Lay out the stretch of the records below, from the line containing "Which would you say, of" through the end of the records, as a JSON list of strings with one string per line and blank lines left out.

+ + + +

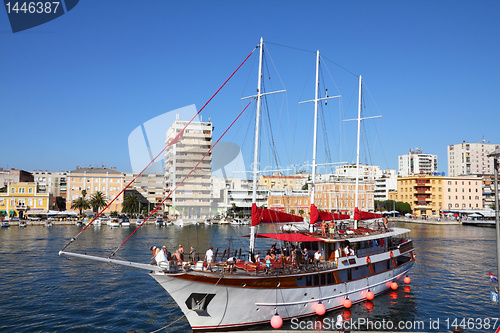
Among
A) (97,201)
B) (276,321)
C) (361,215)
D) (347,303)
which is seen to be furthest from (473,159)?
(276,321)

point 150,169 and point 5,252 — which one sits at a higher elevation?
point 150,169

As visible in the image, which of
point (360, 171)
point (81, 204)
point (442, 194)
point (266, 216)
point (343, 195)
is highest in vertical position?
point (360, 171)

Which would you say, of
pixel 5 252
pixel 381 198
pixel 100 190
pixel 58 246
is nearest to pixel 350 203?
pixel 381 198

+ + + +

**Task output:**
[
  "Which would you say, of",
  "pixel 5 252",
  "pixel 381 198",
  "pixel 100 190",
  "pixel 58 246",
  "is nearest to pixel 350 203?",
  "pixel 381 198"
]